Mother Russia poetry majestic
Tells the time of a great empire
Turning round the old man ponders
Reminiscing an age gone by.(Iron Maiden)
Il carisma dell'animo russo si comprende in agilità in un celebre valzer del compositore russo Dmitrij Šostakovič e nell'interpretazione iper-russa dei canti popolari russi da parte del cantante tedesco Ivan Rebroff. Second Waltz esprime in semplicità due carismi coessenziali al fascino della Russia: il senso fatale dei grandi spazi e il pathos dello struggimento. La melodia semplice si dilata e si allarga secondo movimenti specularmente ascendenti e discendenti e riprese alzate e ribassate in modo da generare un ciclo lirico continuo ad infinitum. La parte centrale del tema varia radicalmente il tono, aprendo una parentesi serena e celebrativa quasi arcadica, assai danzabile, per poi ritornare nella ripresa del tono struggente iniziale, sempre cadenzata da quattro battute di solo accompagnamento, che genera un senso di leggera tensione e solenne attesa.
Un'alchimia perfetta dove la semplicità diventa forza e coerenza piena di vigore ritmico e afflato lirico. La genialità straordinaria di tale aria appare autoevidente a livello di percezione culturale: sembra un valzer ottocentesco e, invece, è musica composta nel 1955, nel pieno del regime dell'Unione Sovietica!

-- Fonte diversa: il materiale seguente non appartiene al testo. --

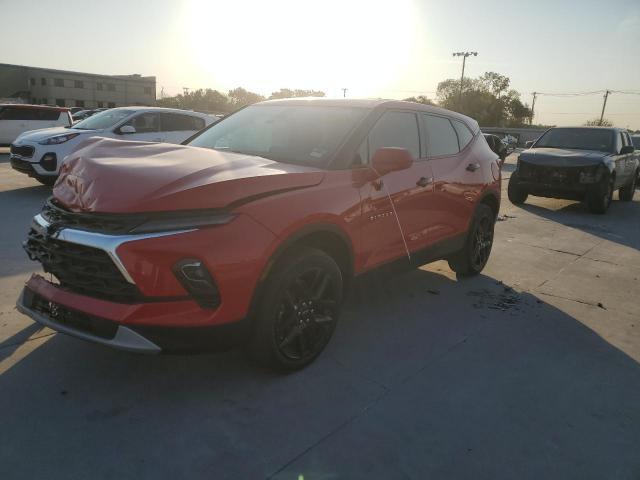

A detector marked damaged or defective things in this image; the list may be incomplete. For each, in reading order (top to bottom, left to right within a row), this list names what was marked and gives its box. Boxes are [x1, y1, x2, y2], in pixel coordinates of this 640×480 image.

crumpled hood [16, 125, 99, 142]
crumpled hood [516, 147, 608, 168]
crumpled hood [53, 139, 324, 214]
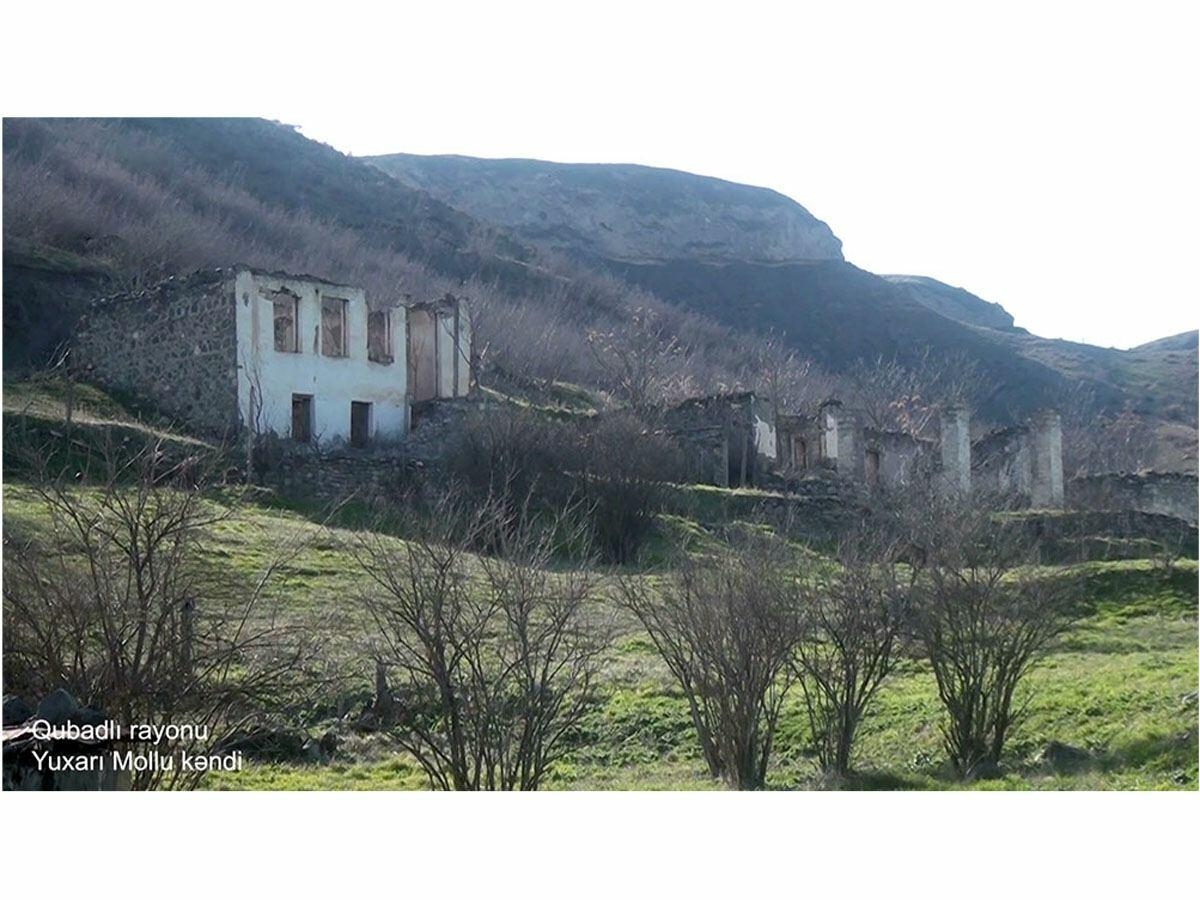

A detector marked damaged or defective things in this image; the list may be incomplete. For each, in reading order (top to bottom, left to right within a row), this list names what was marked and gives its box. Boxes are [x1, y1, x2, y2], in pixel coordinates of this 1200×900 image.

broken window frame [319, 297, 348, 357]
broken window frame [364, 309, 393, 367]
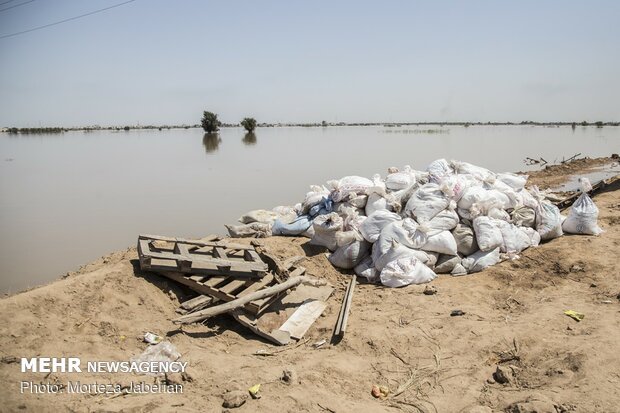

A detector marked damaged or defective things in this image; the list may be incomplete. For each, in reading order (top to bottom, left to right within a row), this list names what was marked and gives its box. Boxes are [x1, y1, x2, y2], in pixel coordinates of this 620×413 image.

broken wooden pallet [138, 235, 266, 276]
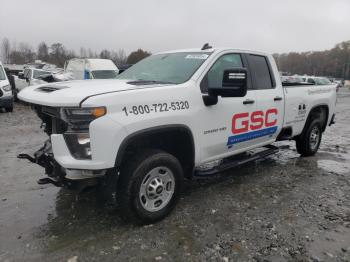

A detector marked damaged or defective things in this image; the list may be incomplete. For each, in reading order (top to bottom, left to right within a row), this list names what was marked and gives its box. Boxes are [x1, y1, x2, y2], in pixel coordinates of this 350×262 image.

damaged front end [18, 105, 105, 189]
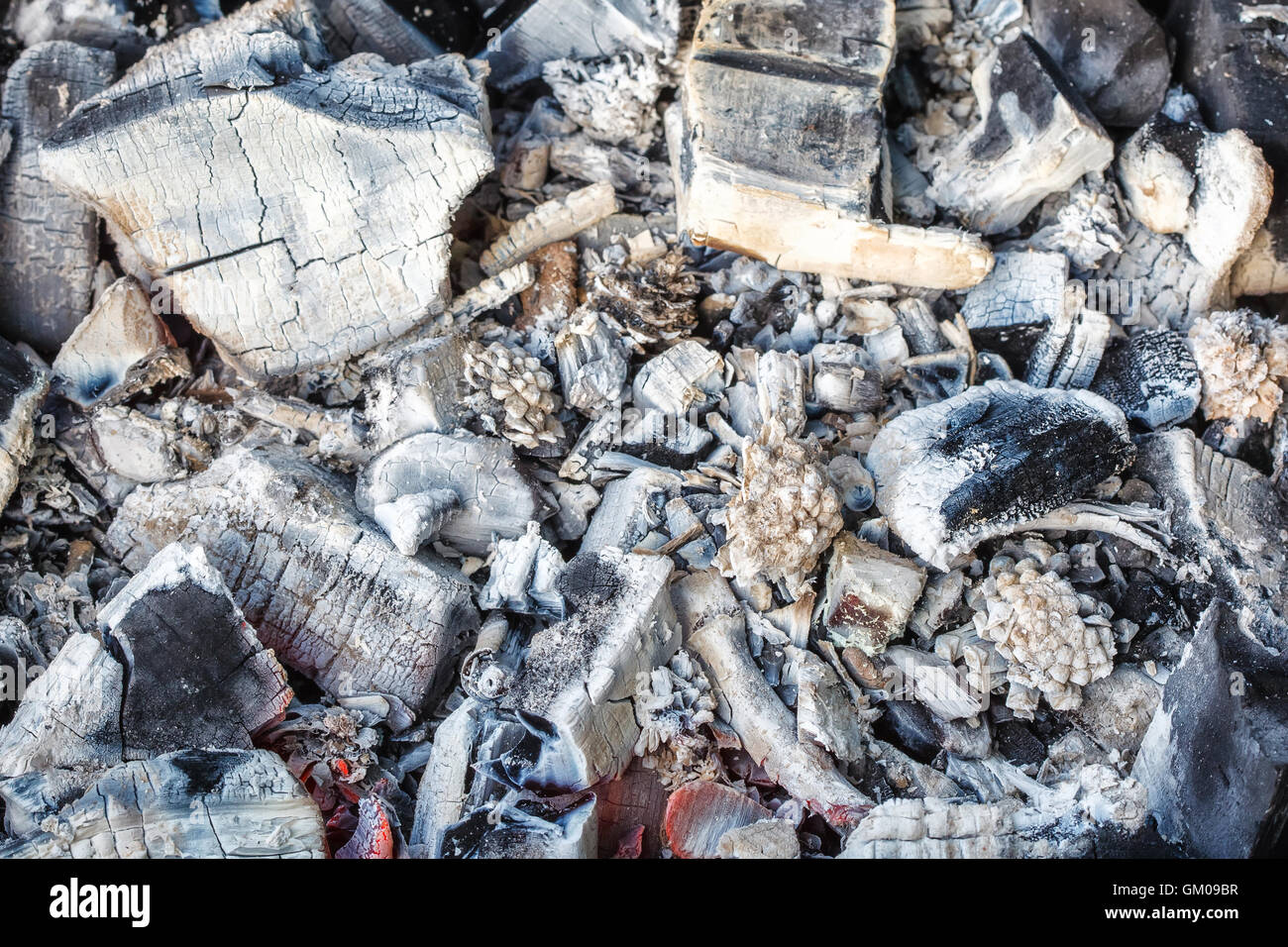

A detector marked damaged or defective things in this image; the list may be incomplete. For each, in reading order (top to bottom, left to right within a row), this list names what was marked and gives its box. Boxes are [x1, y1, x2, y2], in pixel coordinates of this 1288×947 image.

white charred wood block [474, 0, 675, 91]
white charred wood block [0, 39, 114, 353]
white charred wood block [38, 0, 491, 378]
white charred wood block [483, 182, 623, 275]
white charred wood block [670, 0, 989, 288]
white charred wood block [926, 36, 1118, 237]
white charred wood block [1113, 109, 1272, 277]
white charred wood block [0, 340, 49, 510]
white charred wood block [0, 636, 123, 778]
white charred wood block [51, 275, 187, 404]
white charred wood block [101, 543, 294, 757]
white charred wood block [104, 443, 479, 710]
white charred wood block [363, 332, 474, 451]
white charred wood block [355, 430, 551, 556]
white charred wood block [496, 549, 685, 793]
white charred wood block [631, 340, 726, 414]
white charred wood block [670, 567, 870, 824]
white charred wood block [824, 533, 926, 659]
white charred wood block [865, 378, 1138, 569]
white charred wood block [1138, 430, 1288, 649]
white charred wood block [1, 747, 322, 860]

Questo dimostra come la musica riesca nel miracolo di superare anche le più rigide barriere e possa persino spiazzare il senso del tempo.
Lo “struggimento” appartiene all'animo russo ed è il motivo per cui hanno avuto così successo in Russia le melodie di Celentano e Cotugno. Possiamo definire questo stato d'animo quale sintesi dinamica di consunzione, eros ed epos. Un qualcosa che contempla il proprio consumarsi e lo canta nel suo s-farsi. Da qui, il senso di un Destino che si compie in una sorta di distruzione creatrice. Un senso molto vicino all'essere fisico della musica quale vagare effimero. Uno spreco, un traboccare di vita che canta se stessa nel suo consumarsi. Lo struggimento affascina perché si avvicina, e ci avvicina, al senso del limite, dell'esplorazione di un corpo, del peregrinare in un grande spazio affettivo, mai completamente possedibile e conoscibile. È il canto del cigno, che cantando la fine, il limes, la soglia, lo rigenera nel sogno, aprendolo quale scenario di destinazione.
L'incedere fatale e maestoso del nostro valzer rivela l'aura imperiale dell'anima russa quale amor fati, sopportazione di un peso metafisico, canto celebrativo ed epico che sale dal profondo dell'archetipo dell'elemento terra. Lo struggimento è il colore viola, la corrosione che non può finire, il sale e l'aceto, la trasformazione di polarità nel loro opposto, la resilienza dopo un trauma, il piangere e il ridere insieme. La testimonianza di Ivan Rebroff appare altrettanto straordinaria, quasi storica, in quanto abbiamo un tedesco che sembra più russo dei russi. Mentre il valzer di Šostakovič spiazza il senso del tempo, l'ermeneutica lirica di Rebroff spiazza i confini culturali e nel contempo ci dona il senso più genuino e profondo, metatemporale, del canto popolare che è la Russia. Testimonianza storica, nel senso che Berlino, la sua città, nei suoi più antichi insediamenti e nel suo stesso nome, rivela la sua origine slava. Una Nemesi. Rebroff ci aiuta a comprendere uno dei carismi più persistenti del canto popolare russo: l'assenza del ritmo, o meglio l'assorbimento del ritmo dentro il timbro della voce.
Ne abbiamo un parallelo nei canti alpini italiani e nei canti dei minatori, come nei canti di lavoro afroamericani, gli spirituals, da cui viene il gospel e il blues. Oggi, la nostra anima appare estenuata da una musica sottomessa passivamente a un ritmo eteronomo, isterico, ossessivo, banalizzante e, quindi, ha bisogno di una nuova melodicità che lasci più libera la mente e lo stesso processo ricettivo del suono.
Nella voce di Rebroff si apre una musica russa che è canto che vive di sua vita, anche se non ci fosse il sommesso accompagnamento di balalaike e cetre che talvolta compare. Un canto che inizia lento e basso per crescere di velocità e altezza, come il ritmo della vita. Un canto che è radice, terra, sangue, carne. Un canto che è una Madre ruvida che ti abbraccia forte e non ti lascia, ma pure un vortice ossessivo, una rissa, una festa folle, un salto nella neve. La voce è vento da una caverna, sussulto e brivido, una cavalcata, un lavoro scultoreo. Questa telluricità che diventa grande volo, è epifania dell'anima russa, della Russia quale anima, quale grazia, quale forma di contemplazione ed estetica apocalittica del denudamento e del dissodamento.